Fora
do tom
Alunos
da antiga Universidade Livre de Música
participam de audiência pública para protestar
contra mudanças nos cursos
17
novembro 2010

foto:
Fernando Moraes
Na
noite de terça (9), alunos e ex- professores
da Escola de Música do Estado de São Paulo
(Emesp), antiga Universidade Livre de
Música – Tom Jobim (ULM), reuniram-se
para uma audiência pública na Assembleia
Legislativa, convocada pelo deputado estadual
Carlos Giannazi (PSOL). O motivo do encontro
é a insatisfação crescente dos estudantes
com o ensino e a administração da escola,
desde quando a Organização Social de Cultura
Santa Marcelina assumiu o controle da
instituição em 2008. Eles reclamam de
um corte de 50% do corpo docente, de uma
diminuição da carga horária dos professores,
da falta de correpetidores (profissionais
que acompanham as aulas de canto, por
exemplo, com outros instrumentos como
o piano) e da inexistência de um plano
pedagógico.
“A
ULM oferecia 3 000 vagas para alunos de
música, mais 500 para cursos livres.
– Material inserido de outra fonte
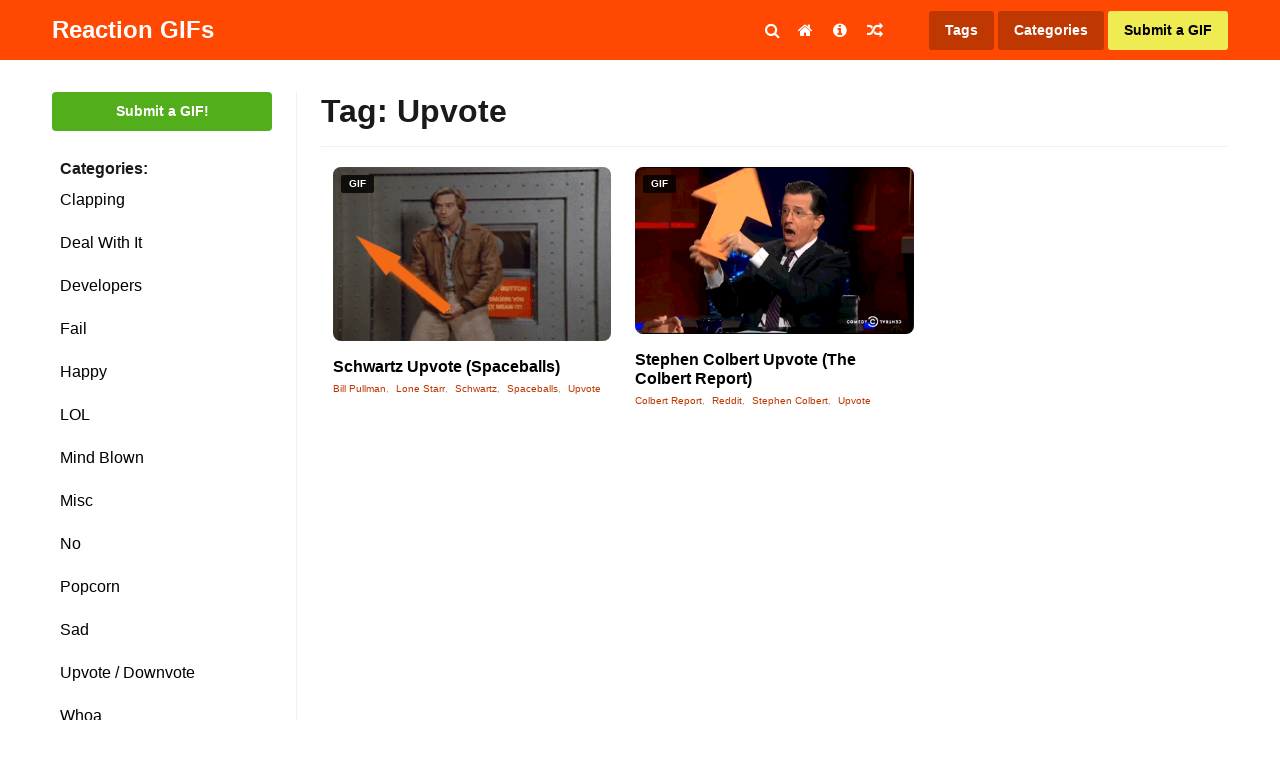

--- FILE ---
content_type: text/css
request_url: https://www.reactiongifs.us/wp-content/plugins/dx-meme-generator/assets/styles/style.css?ver=5.3
body_size: 3978
content:
.meme-generator-global {
	display: flex;
	flex-direction: row;
	align-items: normal;
	justify-content: center;
}

.meme-generator-global pre {
  font-family: Impact, Haettenschweiler, 'Arial Narrow Bold', sans-serif;
	background: none;
	font-size: inherit;
	line-height: 1.4;
	padding: 0;
	margin: 0;
	display: inline;
	max-width: 100%;
	white-space: pre-wrap;
	word-break: break-all;
}

.meme-generator-global .preview-container {
	display: inline-block;
	width: 50%;
	vertical-align: top;
	background-color: #eee;
	position: relative;
}

.meme-generator-global .preview-container .image-top-text-area {
  padding: 1rem;
	display: block;
	position: absolute;
	top: 0;
	left: 0;
	width: 100%;
	text-align: center;
	font-family: sans-serif;
	font-size: 32px;
	font-weight: normal;
	z-index: 2;
}

.meme-generator-global .preview-container .image-top-text-area.white {
	color: #fff;
}

.meme-generator-global .preview-container .image-top-text-area.black {
	color: #000;
}

.meme-generator-global .preview-container .gif {
	display: block;
	position: relative;
	z-index: 1;
	width: 100%;
}

.meme-generator-global .preview-container .image-bottom-text-area {
  display: block;
  padding: 1rem;
	position: absolute;
	bottom: 0;
	left: 0;
	width: 100%;
	text-align: center;
	font-family: sans-serif;
	font-size: 32px;
	font-weight: normal;
	z-index: 2;
}

.meme-generator-global .preview-container .image-bottom-text-area.white {
	color: #fff;
}

.meme-generator-global .preview-container .image-bottom-text-area.black {
	color: #000;
}

.meme-generator-global .input-container {
	display: inline-block;
	width: 50%;
	vertical-align: top;
	padding-left: 1em;
}

.meme-generator-global .input-container .upload-trigger {
	display: inline-block;
	margin: 0 auto 0.5em;
	background-color: #EEEB53;
	color: #000;
	border: none;
	font-family: -apple-system,BlinkMacSystemFont,"Segoe UI",Roboto,Oxygen-Sans,Ubuntu,Cantarell,"Helvetica Neue",sans-serif;
	font-size: 14px;
	padding: .5rem 1rem;
	border-radius: 3px;
	font-weight: 700;
	cursor: pointer;
}

.meme-generator-global .input-container .download-trigger {
	display: inline-block;
	margin: 0.5em auto 0;
	background-color: #BF3701;
	color: #fff;
	border: none;
	font-family: -apple-system,BlinkMacSystemFont,"Segoe UI",Roboto,Oxygen-Sans,Ubuntu,Cantarell,"Helvetica Neue",sans-serif;
	font-size: 14px;
	padding: .5rem 1rem;
	border-radius: 3px;
	font-weight: 700;
	cursor: pointer;
}

.meme-generator-global .input-container .text-container {
	display: block;
	position: relative;
}

.meme-generator-global .input-container .text-container .color-options {
	display: flex;
	flex-direction: row;
	align-items: center;
	justify-content: flex-end;
	position: relative;
	width: 100%;
	margin-top: 0.25em;
	margin-bottom: 0.25em;
}

.meme-generator-global .input-container .text-container .color-options .color {
	display: inline-block;
	width: 16px;
	height: 16px;
	border: 1px solid #ddd;
	border-radius: 100%;
	cursor: pointer;
	margin: 0 0.25em;
}

.meme-generator-global .input-container .text-container .color-options .color.white {
	background-color: #fff;
}

.meme-generator-global .input-container .text-container .color-options .color.black {
	background-color: #000;
}

.meme-generator-global .input-container .text-container textarea {
	resize: vertical;
}

.hidden {
	display: none !important;
<<<<<<< HEAD
=======
}

body.is-loading .preloader-modal {
	display: flex;
}

.preloader-modal {
	display: none;
	position: fixed;
	z-index: 75;
	top: 0;
	left: 0;
	right: 0;
	bottom: 0;
    justify-content: center;
	align-items: center;
	background-color: rgba(0, 0, 0, 0.2);
}

.preloader-modal .preloader {
	border: 16px solid #eee; /* Light grey */
	border-top: 16px solid #ff4902; /* Blue */
	border-radius: 50%;
	width: 120px;
	height: 120px;
	animation: spin 2s linear infinite;
}
  
@keyframes spin {
	0% { transform: rotate(0deg); }
	100% { transform: rotate(360deg); }
>>>>>>> 547fc50df0ac0d60befbf60468b8e263136ded49
}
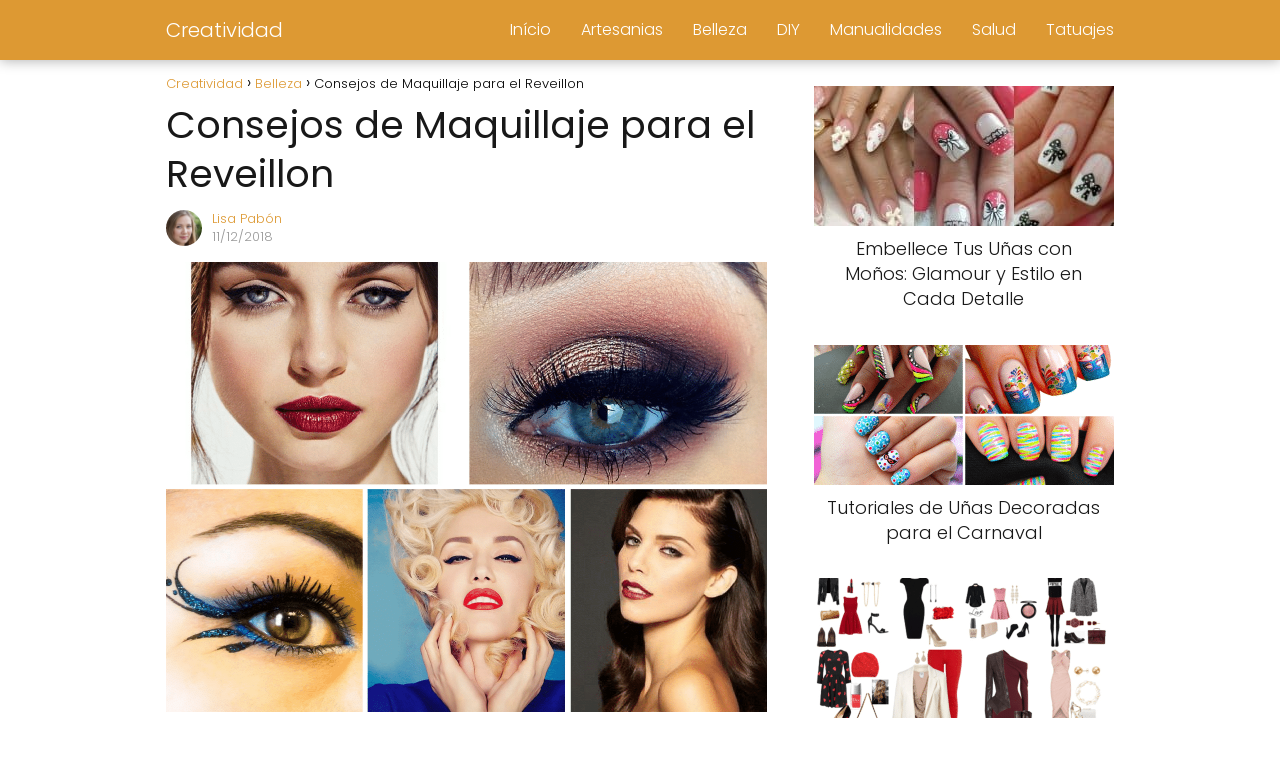

--- FILE ---
content_type: text/html; charset=utf-8
request_url: https://www.google.com/recaptcha/api2/aframe
body_size: 265
content:
<!DOCTYPE HTML><html><head><meta http-equiv="content-type" content="text/html; charset=UTF-8"></head><body><script nonce="0zX2Rrufiuq8orpcg8wkhg">/** Anti-fraud and anti-abuse applications only. See google.com/recaptcha */ try{var clients={'sodar':'https://pagead2.googlesyndication.com/pagead/sodar?'};window.addEventListener("message",function(a){try{if(a.source===window.parent){var b=JSON.parse(a.data);var c=clients[b['id']];if(c){var d=document.createElement('img');d.src=c+b['params']+'&rc='+(localStorage.getItem("rc::a")?sessionStorage.getItem("rc::b"):"");window.document.body.appendChild(d);sessionStorage.setItem("rc::e",parseInt(sessionStorage.getItem("rc::e")||0)+1);localStorage.setItem("rc::h",'1769143720276');}}}catch(b){}});window.parent.postMessage("_grecaptcha_ready", "*");}catch(b){}</script></body></html>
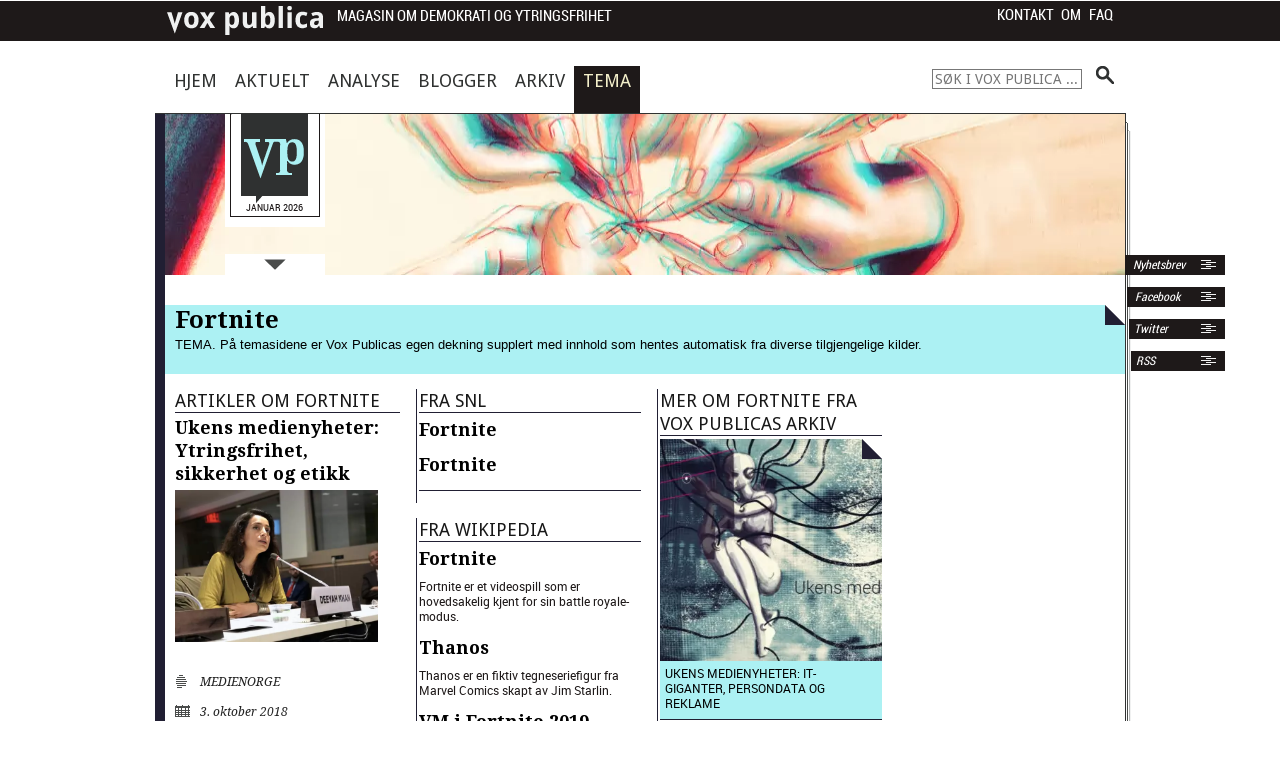

--- FILE ---
content_type: text/css
request_url: https://voxpublica.no/wp-content/themes/voxpublica2013/stylesheets/colors.css
body_size: 52
content:
:root{--dark-color: #211f33;--light-color: #acf1f3;}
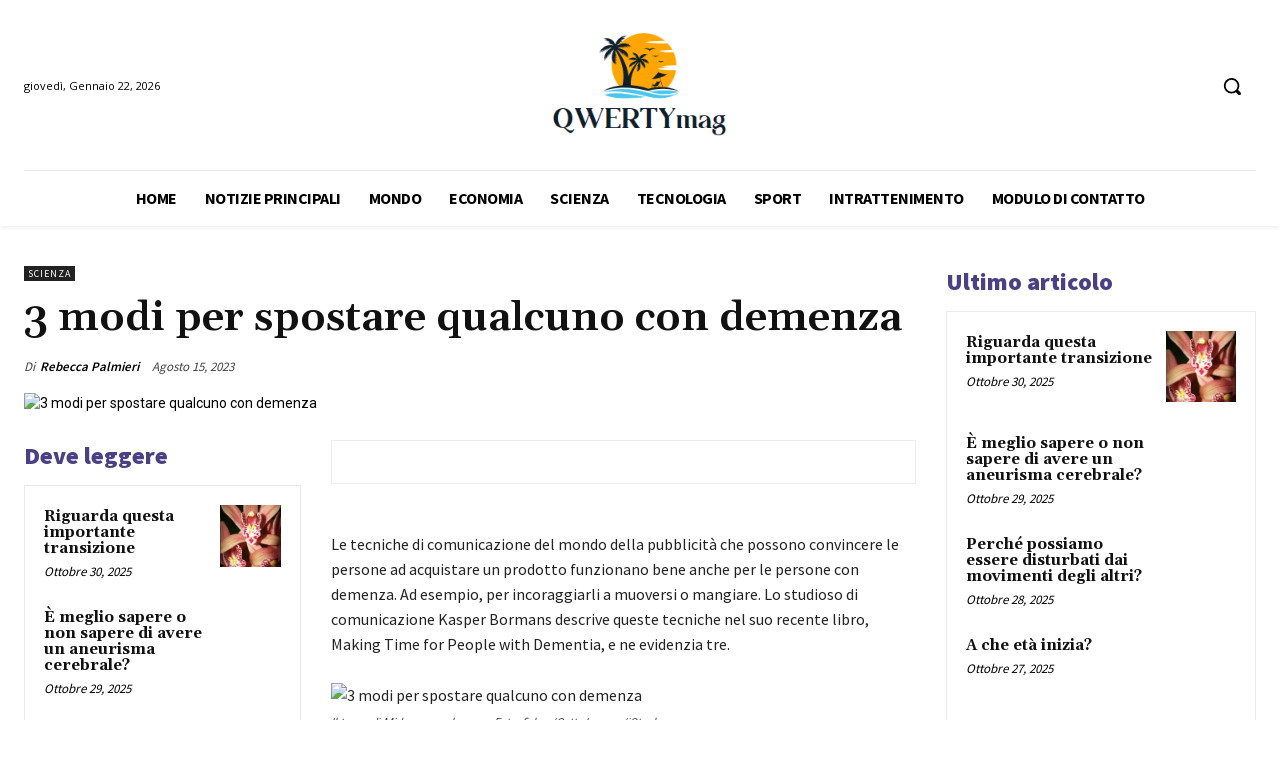

--- FILE ---
content_type: text/html; charset=utf-8
request_url: https://www.google.com/recaptcha/api2/aframe
body_size: 267
content:
<!DOCTYPE HTML><html><head><meta http-equiv="content-type" content="text/html; charset=UTF-8"></head><body><script nonce="SoYDWbDTHIsv0OA5wFZtyA">/** Anti-fraud and anti-abuse applications only. See google.com/recaptcha */ try{var clients={'sodar':'https://pagead2.googlesyndication.com/pagead/sodar?'};window.addEventListener("message",function(a){try{if(a.source===window.parent){var b=JSON.parse(a.data);var c=clients[b['id']];if(c){var d=document.createElement('img');d.src=c+b['params']+'&rc='+(localStorage.getItem("rc::a")?sessionStorage.getItem("rc::b"):"");window.document.body.appendChild(d);sessionStorage.setItem("rc::e",parseInt(sessionStorage.getItem("rc::e")||0)+1);localStorage.setItem("rc::h",'1769067301326');}}}catch(b){}});window.parent.postMessage("_grecaptcha_ready", "*");}catch(b){}</script></body></html>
Agora
o total caiu para 1800”, contou a representante
dos estudantes, Luciane Valle.O grupo
diz ainda que a separação de alunos em
ciclos por idade e por mérito desrespeita
a diversidade descente e exclui candidatos
de faixas etárias não contempladas.”A
escola perdeu seu formato funcional. Os
alunos sofrem descontinuidade”, afirma
o estudante de canto Fabrícius Almeida.
Paulo
Zuben, diretor executivo da Emesp, diz
que a proposta é desenvolver um formato
de escola de alta performance profissionalizante,
em música erudita e popular, inspirado
no que há de melhor no mundo todo. Quanto
à questão do quadro de funcionários, explica:
“Eles eram contratados por uma cooperativa,
hoje não há mais funcionários terceirizados.
Em vez de cair pela metade, o número de
funcionários aumentou 20%”. Nesta semana,
os alunos receberam um comunicado da direção
para esclarecer os planos para 2011, quando
os cursos divididos por ciclos começarão
a ser ministrados. “Escolas públicas têm
grande demanda. O número de vagas diminuiu,
pois estávamos sobrecarregados. Não podemos
manter os estudantes eternamente.
Foi
estabelecida a meritocracia para o avanço
do aluno”, declarou o secretário estadual
de Cultura, Andrea Matarazzo. “Queremos
que o estudante se profissionalize, entre
para as melhores orquestras. Os correpetidores
ajudavam um por um, queremos universalizar”,
completa Zuben, que garante que quem se
matriculou antes das mudanças poderá se
formar dentro do molde anterior. Alunos
e direção precisam, literalmente, se afinar.